Harsh punishment of India completes Trump’s tariffs on Washington’s major suppliers
The 50% tax on Indian imports to the United States, justified by the purchase of Russian oil, makes the Asian country the hardest-hit along with Brazil

With all possible caveats — which are many in the case of a president as volatile as Donald Trump — the implementation of a levy of up to 50% on imports from India closes the U.S. tariff circle on its former trading partners, now relegated to the role of mere suppliers. Negotiations with several of them (with India itself, as well as China, Canada, and Mexico, the trio of nations that accounts for almost half of U.S. imports) remain ongoing, but all of them already have a base figure, a tariff floor on which to build — or, in most cases, deconstruct — their once-solid trade ties.
Domestic and foreign policy aside, the new tariff framework paints a new picture for trade. It anticipates less international commerce. Slowing growth. Fewer imports from the United States, by far the largest consumer on the planet. Higher prices for American businesses and households, even though the initial blow is not being felt with the force expected in the initial inflation readings: time will tell. And it also suggests significant competitiveness gaps between the countries that serve the voracious demand of the United States, with nearly 350 million inhabitants and the undisputed cradle of consumerism.
Competitiveness gaps
There are those who, despite the blow that any tariff represents and despite the obvious resignation and sense of surrender, come out relatively well in comparative terms. This is the case of the United Kingdom, whose historical ties — and a surprisingly good relationship between the Republican and Prime Minister Keir Starmer, ideologically at odds with each other — have earned them an additional cost of only 10%. The lowest in the world, along with Australia, also Anglo-Saxon, also part of the Commonwealth, and, paradoxically, also governed by a Labour administration.

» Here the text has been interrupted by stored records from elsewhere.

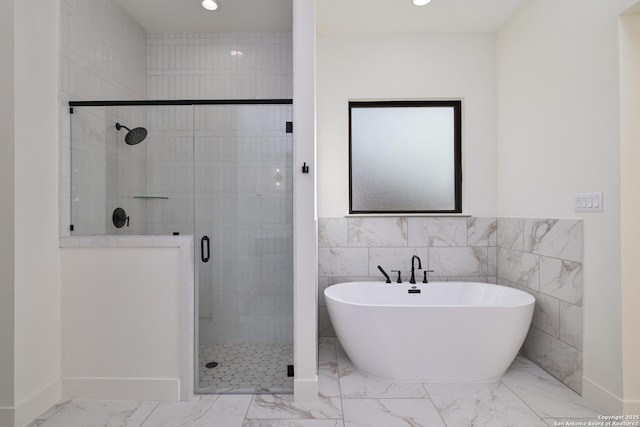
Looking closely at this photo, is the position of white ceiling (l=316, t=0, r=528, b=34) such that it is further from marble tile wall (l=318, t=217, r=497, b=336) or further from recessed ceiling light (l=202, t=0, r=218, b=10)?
marble tile wall (l=318, t=217, r=497, b=336)

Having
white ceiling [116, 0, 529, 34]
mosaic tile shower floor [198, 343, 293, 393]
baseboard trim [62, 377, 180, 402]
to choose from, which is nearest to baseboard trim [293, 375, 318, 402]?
mosaic tile shower floor [198, 343, 293, 393]

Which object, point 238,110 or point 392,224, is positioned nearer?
point 238,110

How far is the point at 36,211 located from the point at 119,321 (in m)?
0.81

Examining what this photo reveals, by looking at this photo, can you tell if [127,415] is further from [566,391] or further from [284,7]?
[284,7]

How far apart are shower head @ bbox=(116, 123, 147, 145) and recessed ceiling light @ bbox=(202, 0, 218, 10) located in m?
1.24

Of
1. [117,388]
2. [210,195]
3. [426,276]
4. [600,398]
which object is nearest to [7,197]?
[210,195]

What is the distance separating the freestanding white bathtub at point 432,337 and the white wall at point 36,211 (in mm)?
1750

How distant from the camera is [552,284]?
2.33 meters

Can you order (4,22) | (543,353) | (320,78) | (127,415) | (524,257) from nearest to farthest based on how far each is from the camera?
(4,22) → (127,415) → (543,353) → (524,257) → (320,78)

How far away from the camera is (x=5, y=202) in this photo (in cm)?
180

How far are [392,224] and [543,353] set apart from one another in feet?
4.85

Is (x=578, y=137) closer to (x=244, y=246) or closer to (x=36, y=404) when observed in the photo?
(x=244, y=246)

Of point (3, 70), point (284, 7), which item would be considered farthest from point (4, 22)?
point (284, 7)

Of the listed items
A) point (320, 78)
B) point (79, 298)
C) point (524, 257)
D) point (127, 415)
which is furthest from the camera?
point (320, 78)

One step behind is the European Union, a prime target of Trump’s invectives and singled out for its surrender in the July negotiations, but whose tariff (15%) limits the damage to its exports’ ability to compete. The EU-27 are thus related to New Zealand, a key U.S. ally in a region as fundamental as the Asia-Pacific. With Japan, essential in the game of counterweights against China; With South Korea, whose economy and defensive capabilities depend heavily on Washington and which, like the EU, has just sealed its trade pact in the White House; With Recep Tayyip Erdogan’s Turkey, on whom Trump heaped great praise in his first term; And with Benjamin Netanyahu’s Israel, to whom he has given a free hand in Gaza, with very few reproaches for the atrocities he is committing against the Palestinian population.
The trade landscape is much more open with Mexico and Canada, two economies highly dependent on the U.S. but which still benefit from the USMCA agreement — signed at the end of 2018 at Trump’s own request — as an important protective umbrella for the bulk of their sales. In the former case, the general tariff on goods not covered by the treaty is 25%. In the latter, the figure has just increased from 25% to 35%.
Brazil and Switzerland
Other major exporters are faring much worse. The 50% tariff the White House is imposing on products from India starting this Wednesday not only places it — along with Brazil — as the most heavily taxed country in the world among its main trading partners. It also means the virtual elimination of trade: few goods can withstand such a heavy burden and still be competitive. Hence, the figure is considered more a starting point for negotiations with the world’s most populous country — in parallel with what the talks with Russia to end the invasion of Ukraine may bring — than the end of the road.
The cases of Brazil and, to a lesser extent, Switzerland, are the most paradigmatic. In the former, due to the amount (50%) and the reasons given by Trump: it is not due to any imbalance — the South American country is, in fact, one of the few that buys more from the U.S. than it sells — but rather a purely political issue and preferential treatment for his friend Jair Bolsonaro, the former president under house arrest and recently tried for his involvement in the 2023 coup attempt.
The Swiss Confederation, immersed in a permanent state of stupefaction since Washington imposed a 39% tariff on it — a figure surpassed only by the aforementioned cases of India and Brazil, as well as Laos, Myanmar, and Syria — is perhaps the best example of how the Republican magnate operates. A failed conversation with the Swiss president and chief financial officer, Karin Keller-Sutter, on July 31 resulted in a humiliating tax and a “horror scenario” for its companies, according to the employers’ association.